Für Lebensmittelnachschub sorgte laut Ärzte ohne Grenzen ein Schiff aus Malta, nachdem die eigenen Vorräte am Montagabend aufgebraucht waren. "Aber es reicht nur für eine Mahlzeit", so Vimard.

Spanien hat zwar angeboten, die "Aquarius" in Valencia einlaufen zu lassen, "doch bis dorthin brauchen wir mehrere Tage". "Wir sind kein Passagierschiff. Wir fordern dringend, die Menschen im nächstgelegenen sicheren Hafen an Land gehen zu lassen", appellierte der MSF-Projektleiter.

MSF sehr besorgt

Man sei "extrem besorgt darüber, wie schwierig es geworden ist, Menschen aus Seenot zu retten. Wir sind humanitäre Helfer, die schlicht hier sind, um Menschenleben zu retten und die Menschen in Sicherheit zu bringen". Das alles geschehe im Einklang mit dem Völkerrecht.
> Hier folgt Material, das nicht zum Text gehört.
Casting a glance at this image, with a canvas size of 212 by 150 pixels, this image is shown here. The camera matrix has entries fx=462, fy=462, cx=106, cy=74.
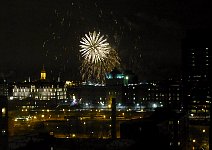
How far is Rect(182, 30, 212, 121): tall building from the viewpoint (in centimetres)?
7069

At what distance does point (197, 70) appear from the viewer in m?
75.8

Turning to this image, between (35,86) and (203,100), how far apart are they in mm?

Die neue Regierung in Italien hatte dem Schiff von Ärzte ohne Grenzen und SOS Mediterranee am Wochenende untersagt, in einen Hafen des Landes einzufahren - ein bisher einzigartiger Schritt.

Am Montagabend erklärte dann die spanische Regierung unter dem neuen Ministerpräsidenten Pedro Sanchez, die "Aquarius" aus humanitären Gründen in Valencia einlaufen zu lassen. Auch die Regionalregierung in Korsika bot am Dienstag an, das Schiff mit den 629 Asylsuchenden - darunter 123 unbegleitete Minderjährige, elf Kinder und sechs schwangere Frauen - aufnehmen zu können.